Roberto Juan Medina, 53, faces one count of sexual battery with a deadly weapon, said Cecilia Barreda, a Pinellas sheriff's spokeswoman.
On Aug. 15, 1987, a woman was raped at knifepoint in a home in the 4500 block of 54th Avenue North at roughly 3:50 a.m., according to court records. She screamed and fought back, and her assailant told her that if she didn't comply with his sexual demands he would kill her, the court records say.
After the rape, the woman received 11 stitches in her left thumb as a result of a knife wound. She was also cut above the right breast and on her right wrist, the documents state. The attacker's DNA was removed from her after the rape.
The case was re-opened in 2007. A fingerprint expert within the Pinellas County Sheriff's Office was instructed to take a look at a print left on a bug spray can that was apparently moved so the intruder could make his way into the woman's home via a jalousie window, the documents say.
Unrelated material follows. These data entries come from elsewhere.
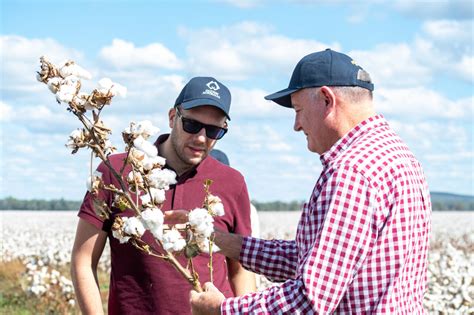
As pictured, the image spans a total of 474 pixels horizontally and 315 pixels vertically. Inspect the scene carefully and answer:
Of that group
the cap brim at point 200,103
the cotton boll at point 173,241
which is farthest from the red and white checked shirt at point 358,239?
the cap brim at point 200,103

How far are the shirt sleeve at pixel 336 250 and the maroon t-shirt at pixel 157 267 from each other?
1439 mm

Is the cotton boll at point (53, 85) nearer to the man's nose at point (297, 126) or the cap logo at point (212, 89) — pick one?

The fingerprint analyst determined the print was made by Roberto Juan Medina's right thumb, the documents say. Pinellas court records showed Medina a few months earlier had been arrested on a charge of drunken driving by the Florida Highway Patrol, and at the time he lived three-tenths of a mile away from the rape victim.
The woman, however, could not pick Medina's out of a group of photographs, the documents say. She said it was too dark that night to identify her assailant, and she did not get a good look at him.
In April, Pinellas sheriff's Lt. Mike Ring went to the Miami Federal Detention Center, where Medina was incarcerated, and asked for a voluntary swab so his DNA could be compared with that left on the woman. Medina refused, and last week Ring acquired several samples after getting a search warrant.
Barreda, the sheriff's spokeswoman, said the charge of sexual battery with a deadly weapon had been filed before Ring obtained the DNA samples.
It was unknown why Medina was in federal custody. His name does not appear on the Web site of the Federal Bureau of Prisons.